Normalization and pre-processing of DNA methylation data

We normalized the raw methylation intensities (log2 green vs. red channel ratio) for each probe by subtracting the overall median and then dividing by the probe’s GC-content specific standard deviation, which is the standard deviation of all the probes whose sequence has the same number of G and C nucleotides as the target probe. We then smoothed the normalized scores using a local linear kernel smoother, as in Fan and Gijbels (1996), over the probe locations. For a given gene, its methylation score was then calculated by taking the area under the smoothed curve, truncated at zero, over a 500 bp window around the transcription start site of the gene, and then dividing by the percentage of CpG dinucleotides in the DNA sequence within the window and the number of probes having positive scores within the window.

Biostatistical methods and pathway analysis

We identified the genes associated with the MAP kinase and NF-κB signaling pathways using the BioCarta reference website. Since the outcome (gene methylation) is high dimensional, we employed a canonical-correlation-analysis (CCA)-based approach, which is a type of extension of the usual regression model for multiple outcomes. Under this approach, to adjust for confounders, we first regressed each of the exposures of interest, and the outcomes of interest, on the set of confounders, and then used the residuals from these regressions in the analysis.

For each gene pathway, we performed three analyses. We studied the association of the gene methylations in the pathway with (i.) BC exposure alone, adjusting for age, blood pressure, smoking status, blood cell composition, and sulfate exposure as confounders, (ii.) the association of gene methylation with sulfate alone, adjusting for the aforementioned confounders and BC exposure, and (iii.) joint association modeling in which we studied the association of the pathway with both BC and sulfate exposure jointly (while adjusting for all other confounders). Our goal was to identify exposure-specific effects, but also to identify the effect of air pollution in the more realistic scenario in which people are exposed to both pollutants.

As mentioned above, we used a sparse forward stepwise-CCA method to identify specific genes that contribute to the association between the exposure and the DNA methylation status in the gene pathway. In short, the exposure set is held fixed, while at each step, the gene methylation score that contributes most to the association (between the gene set and the exposure) is selected. Genes are added to the set until a score is maximized. The association between the exposure and methylations is measured using the canonical correlation between the two sets, namely X and Y. The canonical correlation is given by cor(Xa, Yb), where a and b are weight vectors (also called loading vectors), with lengths representing the number of measures in the exposures (pollutants) as “set X,” and the outcomes (gene methylations) as “set Y,” which are calculated to maximize the canonical correlation under the constrain a Tcov(X)a =1b Tcov(Y)b =1. Each entry in a is a weight corresponding to a specific pollutant (exposure), and each entry in b is a weight corresponding to a specific gene methylation measure. The larger the weight (in absolute value), the larger the influence of the variable it represents on the canonical correlation.

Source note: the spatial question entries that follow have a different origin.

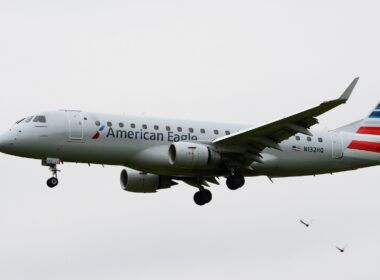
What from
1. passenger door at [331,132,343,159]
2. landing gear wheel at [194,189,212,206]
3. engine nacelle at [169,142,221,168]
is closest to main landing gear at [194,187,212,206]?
landing gear wheel at [194,189,212,206]

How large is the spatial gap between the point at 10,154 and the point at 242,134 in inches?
404

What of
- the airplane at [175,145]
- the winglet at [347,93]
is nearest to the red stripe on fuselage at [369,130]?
the airplane at [175,145]

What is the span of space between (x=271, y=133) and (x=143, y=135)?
5.72 metres

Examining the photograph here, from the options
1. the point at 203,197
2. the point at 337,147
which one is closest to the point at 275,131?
the point at 337,147

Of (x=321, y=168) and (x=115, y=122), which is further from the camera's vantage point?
(x=321, y=168)

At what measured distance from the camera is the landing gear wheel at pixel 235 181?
6062 centimetres

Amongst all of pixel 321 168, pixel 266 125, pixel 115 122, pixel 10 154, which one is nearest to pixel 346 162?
pixel 321 168

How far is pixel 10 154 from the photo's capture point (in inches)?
2315

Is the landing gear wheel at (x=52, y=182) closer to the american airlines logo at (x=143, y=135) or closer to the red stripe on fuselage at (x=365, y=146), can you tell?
the american airlines logo at (x=143, y=135)

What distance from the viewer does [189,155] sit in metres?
58.6

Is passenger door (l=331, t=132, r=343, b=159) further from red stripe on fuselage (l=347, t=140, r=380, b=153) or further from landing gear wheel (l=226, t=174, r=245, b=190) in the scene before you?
landing gear wheel (l=226, t=174, r=245, b=190)

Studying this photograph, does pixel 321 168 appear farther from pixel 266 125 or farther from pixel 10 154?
pixel 10 154

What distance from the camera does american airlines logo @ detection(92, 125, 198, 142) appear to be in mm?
58938

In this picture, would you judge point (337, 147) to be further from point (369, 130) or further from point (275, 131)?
point (275, 131)
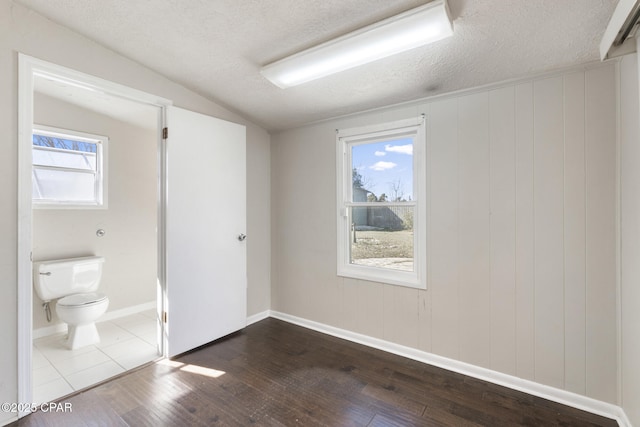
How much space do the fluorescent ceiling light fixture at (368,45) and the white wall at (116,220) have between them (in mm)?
2308

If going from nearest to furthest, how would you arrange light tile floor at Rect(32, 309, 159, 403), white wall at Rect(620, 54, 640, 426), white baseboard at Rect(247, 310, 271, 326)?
1. white wall at Rect(620, 54, 640, 426)
2. light tile floor at Rect(32, 309, 159, 403)
3. white baseboard at Rect(247, 310, 271, 326)

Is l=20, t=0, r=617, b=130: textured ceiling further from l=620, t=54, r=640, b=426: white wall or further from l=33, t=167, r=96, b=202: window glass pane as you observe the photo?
l=33, t=167, r=96, b=202: window glass pane

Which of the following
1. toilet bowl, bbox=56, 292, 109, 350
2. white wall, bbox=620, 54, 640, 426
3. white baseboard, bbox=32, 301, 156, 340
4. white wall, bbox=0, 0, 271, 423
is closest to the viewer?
white wall, bbox=620, 54, 640, 426

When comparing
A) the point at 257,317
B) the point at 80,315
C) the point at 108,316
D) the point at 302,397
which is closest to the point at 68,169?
the point at 80,315

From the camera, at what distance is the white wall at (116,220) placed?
299cm

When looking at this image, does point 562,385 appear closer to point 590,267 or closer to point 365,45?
point 590,267

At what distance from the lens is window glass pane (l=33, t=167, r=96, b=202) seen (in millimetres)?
3002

The score used as a criterion to select genes was the empirical CIC (Correlation Information Criterion), which takes the correlation between the identified set of genes and the exposures and removes the 99th percentile of this distribution under the null. This distribution was determined by 1000 random samples for each combination of 1 or 2 exposures (depending on the particular exposure model of interest) and any number of “outcomes” (1, 2, 3, 4, .…, number of genes in the pathway under study).

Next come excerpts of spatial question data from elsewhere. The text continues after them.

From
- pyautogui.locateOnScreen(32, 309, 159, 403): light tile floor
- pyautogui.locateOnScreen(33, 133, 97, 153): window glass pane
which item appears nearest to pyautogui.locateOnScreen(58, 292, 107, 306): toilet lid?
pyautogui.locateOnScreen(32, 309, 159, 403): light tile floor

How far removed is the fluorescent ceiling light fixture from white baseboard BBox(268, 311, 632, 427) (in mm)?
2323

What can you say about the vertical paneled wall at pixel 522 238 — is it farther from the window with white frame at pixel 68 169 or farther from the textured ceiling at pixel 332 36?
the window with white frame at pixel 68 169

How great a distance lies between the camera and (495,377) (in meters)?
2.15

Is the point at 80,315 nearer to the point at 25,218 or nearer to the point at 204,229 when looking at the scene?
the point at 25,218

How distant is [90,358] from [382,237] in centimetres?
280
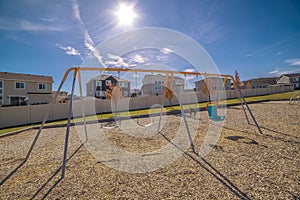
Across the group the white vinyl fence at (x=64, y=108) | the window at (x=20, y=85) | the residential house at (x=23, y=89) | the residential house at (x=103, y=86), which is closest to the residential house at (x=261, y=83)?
the white vinyl fence at (x=64, y=108)

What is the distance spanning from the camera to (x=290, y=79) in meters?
58.5

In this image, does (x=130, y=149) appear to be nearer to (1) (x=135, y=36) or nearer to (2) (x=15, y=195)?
(2) (x=15, y=195)

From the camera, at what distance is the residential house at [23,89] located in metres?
24.6

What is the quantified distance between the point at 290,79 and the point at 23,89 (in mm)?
82807

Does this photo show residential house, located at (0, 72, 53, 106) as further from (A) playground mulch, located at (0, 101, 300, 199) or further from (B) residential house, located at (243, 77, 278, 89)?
(B) residential house, located at (243, 77, 278, 89)

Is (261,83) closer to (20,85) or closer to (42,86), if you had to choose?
(42,86)

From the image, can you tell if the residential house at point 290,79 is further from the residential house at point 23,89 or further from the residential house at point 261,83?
the residential house at point 23,89

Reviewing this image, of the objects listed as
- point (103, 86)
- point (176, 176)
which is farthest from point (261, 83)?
point (176, 176)

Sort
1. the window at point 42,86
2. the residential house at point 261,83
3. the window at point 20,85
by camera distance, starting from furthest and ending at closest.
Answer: the residential house at point 261,83, the window at point 42,86, the window at point 20,85

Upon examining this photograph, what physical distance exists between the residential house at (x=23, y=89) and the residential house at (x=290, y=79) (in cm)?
7549

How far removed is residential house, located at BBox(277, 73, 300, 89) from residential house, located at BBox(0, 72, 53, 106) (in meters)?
75.5

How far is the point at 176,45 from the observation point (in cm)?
793

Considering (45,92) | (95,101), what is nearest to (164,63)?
(95,101)

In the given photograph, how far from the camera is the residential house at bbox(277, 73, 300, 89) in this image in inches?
2279
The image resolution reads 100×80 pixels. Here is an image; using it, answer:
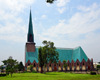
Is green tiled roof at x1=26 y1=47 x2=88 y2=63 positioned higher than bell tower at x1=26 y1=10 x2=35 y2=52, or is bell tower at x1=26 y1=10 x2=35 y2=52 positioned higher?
bell tower at x1=26 y1=10 x2=35 y2=52

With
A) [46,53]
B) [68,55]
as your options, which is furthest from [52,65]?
[46,53]

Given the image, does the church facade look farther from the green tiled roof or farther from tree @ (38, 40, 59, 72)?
tree @ (38, 40, 59, 72)

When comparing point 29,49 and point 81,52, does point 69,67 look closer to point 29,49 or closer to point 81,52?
point 81,52

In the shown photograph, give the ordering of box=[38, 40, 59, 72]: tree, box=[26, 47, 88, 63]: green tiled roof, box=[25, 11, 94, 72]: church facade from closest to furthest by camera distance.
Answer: box=[38, 40, 59, 72]: tree < box=[25, 11, 94, 72]: church facade < box=[26, 47, 88, 63]: green tiled roof

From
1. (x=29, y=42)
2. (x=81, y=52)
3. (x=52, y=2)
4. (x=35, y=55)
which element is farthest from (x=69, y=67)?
(x=52, y=2)

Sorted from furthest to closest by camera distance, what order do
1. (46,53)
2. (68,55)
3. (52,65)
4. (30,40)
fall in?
(68,55)
(52,65)
(30,40)
(46,53)

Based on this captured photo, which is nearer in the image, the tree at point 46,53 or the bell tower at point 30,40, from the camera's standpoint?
the tree at point 46,53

To test the significance of the canonical correlation between the set selected (set of “outcomes” and the set of exposures) we used the Wilks’ Lambda tests statistic, applied with a permutation procedure. The Wilks’ Lambda given by the ratio det(cov(X,Y))/[det(cov(X))det(cov(Y))], where det(C) is the determinant of a matrix C, and (X,Y) is the data matrix of both the exposures X and the outcomes Y, is used to test the null hypothesis of no association between two data matrices X and Y. It cannot be used on the selected data because the variable selection method (stepwise-CCA) was applied, changing the null distribution of the correlation between the outcomes and the exposures. Thus we permuted the exposure data while holding the methylation scores for all genes in the pathway, fixed 3000 times, then performed the stepwise analysis on the permuted data, and finally computed the Wilks’ Lambda statistic for the exposure and genes identified by the stepwise-CCA method. The P-value for the true exposure is the proportion of permuted exposures with a lower Wilks’ Lambda P-value than the one for the true exposure.

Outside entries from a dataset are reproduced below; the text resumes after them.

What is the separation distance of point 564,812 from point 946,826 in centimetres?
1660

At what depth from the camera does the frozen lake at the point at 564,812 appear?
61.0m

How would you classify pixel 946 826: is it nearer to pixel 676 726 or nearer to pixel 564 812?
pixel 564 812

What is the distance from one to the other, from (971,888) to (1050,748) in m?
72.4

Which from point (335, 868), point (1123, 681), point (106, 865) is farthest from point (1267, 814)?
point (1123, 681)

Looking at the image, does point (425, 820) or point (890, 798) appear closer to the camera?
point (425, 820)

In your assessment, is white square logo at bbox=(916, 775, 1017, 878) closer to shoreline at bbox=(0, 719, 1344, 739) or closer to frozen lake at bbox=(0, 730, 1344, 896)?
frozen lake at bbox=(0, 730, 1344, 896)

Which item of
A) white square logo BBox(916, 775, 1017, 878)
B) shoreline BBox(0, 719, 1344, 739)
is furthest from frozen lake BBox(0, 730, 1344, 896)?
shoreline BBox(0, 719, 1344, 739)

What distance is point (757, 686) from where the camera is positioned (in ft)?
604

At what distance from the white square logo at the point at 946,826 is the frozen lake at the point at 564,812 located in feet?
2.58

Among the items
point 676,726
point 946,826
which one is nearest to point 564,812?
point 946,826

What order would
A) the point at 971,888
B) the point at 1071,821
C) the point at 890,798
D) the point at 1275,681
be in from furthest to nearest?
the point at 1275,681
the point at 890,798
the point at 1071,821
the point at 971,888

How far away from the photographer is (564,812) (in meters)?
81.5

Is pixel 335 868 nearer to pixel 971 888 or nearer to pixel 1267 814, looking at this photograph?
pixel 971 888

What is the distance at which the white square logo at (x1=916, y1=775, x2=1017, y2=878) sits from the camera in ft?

Bioinformatic visualization of an integrated MAPK network

Pathways from the hiPathDb [45] Integrated database were selected to link all BioCarta MAPK genes; these pathways included the KEGG [46, 47] ErbB signaling and MAPK signaling pathways (path:hsa04010 and path:hsa0401, respectively), in addition to the BioCarta MAPK signaling pathway (pid p 100113 mapkpathway). The integrated pathways were downloaded in XML format and imported into Cytoscape [48]. All non-gene nodes were removed by hand, and the network was restricted to second neighbors of the BioCarta MAP kinase genes. Supernodes with only a single connection or only single direction edges were removed, and redundant supernode-to-supernode connections were simplified whenever possible; self-directed loops and redundant edges of the same direction were also removed. Nodes were annotated by fill-color with methylation coefficients on a truncated scale of −1.5 to 1.5, as shown in the legend.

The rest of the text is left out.